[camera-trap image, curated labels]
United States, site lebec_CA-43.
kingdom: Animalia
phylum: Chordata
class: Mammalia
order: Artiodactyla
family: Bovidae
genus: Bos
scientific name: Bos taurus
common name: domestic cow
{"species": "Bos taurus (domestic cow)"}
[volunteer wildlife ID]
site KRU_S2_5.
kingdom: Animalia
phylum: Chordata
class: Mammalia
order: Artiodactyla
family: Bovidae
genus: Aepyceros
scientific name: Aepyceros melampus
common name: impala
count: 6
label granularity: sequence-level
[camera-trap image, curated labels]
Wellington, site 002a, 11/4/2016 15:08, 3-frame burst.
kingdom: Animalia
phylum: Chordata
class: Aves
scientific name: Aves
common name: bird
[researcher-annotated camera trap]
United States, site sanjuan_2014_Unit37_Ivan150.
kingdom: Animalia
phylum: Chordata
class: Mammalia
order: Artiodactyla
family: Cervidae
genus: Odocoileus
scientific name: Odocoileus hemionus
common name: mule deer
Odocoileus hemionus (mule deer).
········
* Problem
Taking the material above, extract exactly and only the lines from the line with "United States, site lebec_CA-43." to the line with "Wellington, site 002a, 11/4/2016", inclusive of both.

* Task result
United States, site lebec_CA-43.
kingdom: Animalia
phylum: Chordata
class: Mammalia
order: Artiodactyla
family: Bovidae
genus: Bos
scientific name: Bos taurus
common name: domestic cow
{"species": "Bos taurus (domestic cow)"}
[volunteer wildlife ID]
site KRU_S2_5.
kingdom: Animalia
phylum: Chordata
class: Mammalia
order: Artiodactyla
family: Bovidae
genus: Aepyceros
scientific name: Aepyceros melampus
common name: impala
count: 6
label granularity: sequence-level
[camera-trap image, curated labels]
Wellington, site 002a, 11/4/2016 15:08, 3-frame burst.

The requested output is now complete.